44th Mayor of Oakville
- In office 1988–2006
- Preceded by: P. Wm. Perras Jr.
- Succeeded by: Rob Burton

Personal details
- Born: 1949 (age 76–77) England
- Spouse: Peter Mulvale (deceased)
- Children: David (deceased) & Robert

= Ann Mulvale =

Canadian politician

Ann Mulvale (born 1949) is a Canadian politician. She served as mayor of Oakville, Ontario for 18 years, from 1988 to 2006.

==Mayor of Oakville==
Mulvale was first elected mayor in 1988, defeating incumbent Bill Perras, after unsuccessfully running against him in 1985. Mulvale was acclaimed mayor in 1991 and re-elected three more times - in 1994, 1997 and 2003. In 2006 she was defeated by Rob Burton. Mulvale was a candidate for mayor in the 2010 Oakville municipal election. She lost to Rob Burton by 4838 votes.

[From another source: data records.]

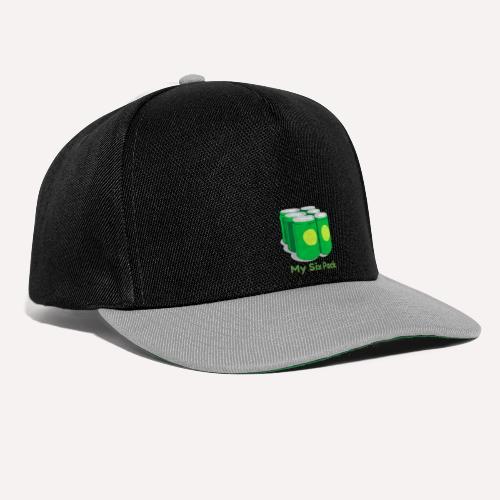 My Six Pack tshirt print - Snapback Cap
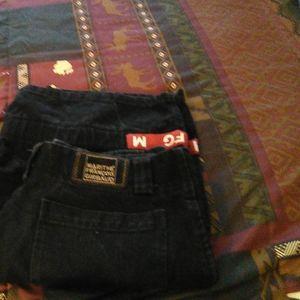 Men's gerbeud shorts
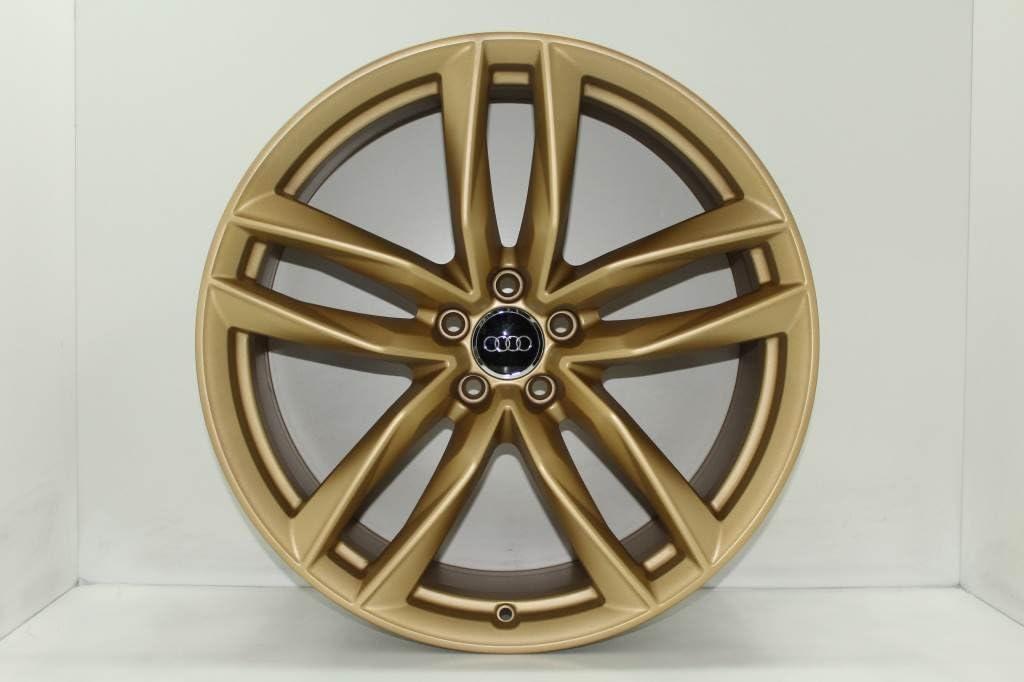 Original Audi A6 RS6 4 G Llantas Juego 4 g0601025cg 21 pulgadas 545 de A2: Amazon.es: Coche y moto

While Oakville's Mayor, Mulvale served on the Mayors' and Regional Chairs' Committee for the Greater Toronto Area and the Greater Toronto Services Board as well as on the Large Urban Mayors' Caucus of Ontario. In February 2002 she was appointed by the Minister of Municipal Affairs, Chris Hodgson to the Central Ontario Smart Growth Panel and its Gridlock Sub-Panel. In November 2002 Mulvale was asked to sit, as the only actively serving politician in the GTA, on the Steering Committee of the Toronto City Summit Alliance.

==AMO President==
Mulvale has been involved with the Association of Municipalities of Ontario since 1990, serving as its president from 2000 to 2004 while concurrently Mayor of Oakville. She was first elected president in 2000. In her first term she helped secure the passage of the new Municipal Act of Ontario. In 2003 she was reinstated as president, serving until 2004.

==Other political activity==
- Regional and Town Councillor, Oakville, 1980 to 1985, representing Ward 5.
- Candidate for Mayor of the Town of Oakville in the 1985 Municipal Election (not elected)
- Oakville—Milton Progressive Conservative Candidate in the 1993 Canadian Federal Election (not elected)
- Candidate for Ward 5 Regional Councillor, 2014 Municipal Election (not elected)
- Candidate for Ward 5 Regional Councillor, 2018 Municipal Election (not elected)

==Not-for profit work==
Mulvale served as executive director of the United Way of Oakville from 1986 to 1989.

==Volunteer work==
Mulvale has served on the board of directors of:
- United Way of Oakville, campaign chair in 2008 and 2009.
- Wellspring, a centre providing cancer support services.
- Waterfront Regeneration Trust, a charitable corporation protecting Lake Ontario shoreline.
- Oakville Community Foundation, a community development organization.

==Personal life==
Ann Mulvale was born in England in 1949. She emigrated to Canada in 1969, settling in Oakville in 1972. She was married to Peter Mulvale (deceased 1995) with whom she had two children, David and Robert.